## Set task
Rewrite the lines from the one containing "At what distance" through the end of the entries as a Markdown table with the columns Row and Entry line, skipping blank lines.

(Raw records)
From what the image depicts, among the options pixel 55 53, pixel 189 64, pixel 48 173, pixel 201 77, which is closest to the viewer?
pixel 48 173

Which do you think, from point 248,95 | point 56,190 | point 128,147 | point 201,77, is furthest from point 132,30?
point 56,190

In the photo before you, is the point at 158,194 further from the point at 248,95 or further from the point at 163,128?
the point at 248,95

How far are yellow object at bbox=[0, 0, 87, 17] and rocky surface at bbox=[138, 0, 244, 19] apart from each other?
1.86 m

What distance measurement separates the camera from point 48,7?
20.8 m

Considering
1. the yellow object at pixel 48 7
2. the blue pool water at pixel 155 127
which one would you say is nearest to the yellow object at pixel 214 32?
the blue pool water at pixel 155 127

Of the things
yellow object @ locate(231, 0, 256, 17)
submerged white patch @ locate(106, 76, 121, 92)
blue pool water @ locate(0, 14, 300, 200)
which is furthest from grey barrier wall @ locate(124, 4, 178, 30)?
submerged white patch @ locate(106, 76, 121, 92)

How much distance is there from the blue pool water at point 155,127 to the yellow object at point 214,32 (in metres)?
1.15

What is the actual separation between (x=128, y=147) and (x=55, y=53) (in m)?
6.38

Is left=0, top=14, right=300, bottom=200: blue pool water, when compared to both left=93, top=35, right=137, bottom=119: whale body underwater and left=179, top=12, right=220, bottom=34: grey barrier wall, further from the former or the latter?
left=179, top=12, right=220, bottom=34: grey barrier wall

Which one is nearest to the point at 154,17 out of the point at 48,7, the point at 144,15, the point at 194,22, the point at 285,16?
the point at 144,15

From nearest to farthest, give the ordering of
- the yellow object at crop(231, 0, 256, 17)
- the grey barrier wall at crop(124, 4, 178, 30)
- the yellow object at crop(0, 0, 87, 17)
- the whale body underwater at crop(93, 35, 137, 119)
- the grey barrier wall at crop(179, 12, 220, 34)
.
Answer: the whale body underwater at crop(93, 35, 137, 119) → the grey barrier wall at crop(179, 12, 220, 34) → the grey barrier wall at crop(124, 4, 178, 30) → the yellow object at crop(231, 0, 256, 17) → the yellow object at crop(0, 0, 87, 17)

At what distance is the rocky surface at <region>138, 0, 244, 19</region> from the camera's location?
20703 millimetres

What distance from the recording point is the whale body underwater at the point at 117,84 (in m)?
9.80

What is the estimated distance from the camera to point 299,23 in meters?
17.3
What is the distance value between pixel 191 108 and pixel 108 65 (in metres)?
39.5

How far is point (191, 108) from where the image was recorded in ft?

## Result for this exercise
| Row | Entry line |
|---|---|
| 1 | At what distance is the rocky surface at <region>138, 0, 244, 19</region> from the camera's location? |
| 2 | 20703 millimetres |
| 3 | What distance from the recording point is the whale body underwater at the point at 117,84 (in m)? |
| 4 | 9.80 |
| 5 | What is the estimated distance from the camera to point 299,23 in meters? |
| 6 | 17.3 |
| 7 | What is the distance value between pixel 191 108 and pixel 108 65 (in metres)? |
| 8 | 39.5 |
| 9 | How far is point (191, 108) from where the image was recorded in ft? |